Por eso parece que a Trump se le niegan todos los placeres asociados con la amistad y la cooperación. Las mujeres podrían darle amor y afecto, pero en su estado de desequilibrio solo puede odiarlas y menospreciarlas. Cuando intenta tener alguna actitud de intimidad, termina siendo una horrible parodia, pues se abalanza hacia las mujeres como si fueran pedazos de carne.
La mayoría de las personas experimentan una cálida satisfacción cuando sienten que su vida está alineada con valores fundamentales. Pero Trump vive en un universo alterno sin principios morales, al estilo de Howard Stern, donde no puede disfrutar la dulzura que algunas veces da el altruismo y el servicio a la comunidad.
Imaginen que son Trump. Intentan librar un debate solo fingiendo. Compiten por un cargo y ni siquiera cuentan con las aptitudes mínimas para desempeñarlo. Persiguen un resquicio de validación que se aleja cada vez más de su horizonte.
Solo sienten alivio cuando insultan a alguien; cuando amenazan con meter en la cárcel a su oponente; cuando la acechan con una mirada amenazadora, como un matón mafioso a punto de dar un golpe; cuando ladran que ella siente un “tremendo odio en su corazón” aunque es evidente para todos que solo intentan proteger lo que hay en el suyo.
La constitución emocional de Trump solo le permite tocar unas cuantas notas: furia y agresión. En cierta forma, se comporta en los debates como un airado primate dominante que no deja de golpearse el pecho y gruñir. Pero al menos los primates tienen grupos con los que entablan una relación, mientras que Trump está tan solo que, si se cayera un árbol en su bosque emocional, no haría nada de ruido.

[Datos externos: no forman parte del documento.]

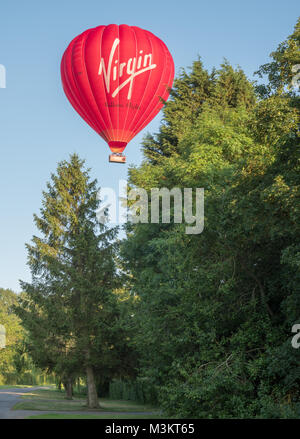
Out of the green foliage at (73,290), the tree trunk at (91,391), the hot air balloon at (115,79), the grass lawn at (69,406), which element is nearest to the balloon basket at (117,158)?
the hot air balloon at (115,79)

Es absolutamente patético.
El lunes, uno de los críticos conservadores de Trump, Erick Erickson, publicó un conmovedor ensayo titulado “Si muero antes de que despiertes… ”. Erickson ha sido objeto de ataques perversos por parte de algunos seguidores de Trump. Tanto él como su esposa sufren padecimientos serios de salud y es posible que mueran antes de que crezcan sus hijos.
Sin embargo, en el ensayo se hace evidente que ambos llenan su vida de amor, fe, devoción y servicio. Ambos tienen una confianza irrestricta en la bondad de la creación y el lugar lleno de gracia que ocupan en ella.
Puede que compartamos o no esa fe, pero Erickson está viviendo una vida de cercanía emocional, espiritual, moral y comunitaria. En contraste, la vida de Donald Trump parece exitosa en la superficie, pero es profundamente miserable. Ninguno de nosotros querría vivir en el estremecedor páramo de su propia soledad, sin importar cuán grueso sea el baño de oro que tiene encima.
El 9 de noviembre, el día siguiente a la derrota de Trump, no habrá solidaridad ni clamores de indignación. Simplemente, todos desaparecerán.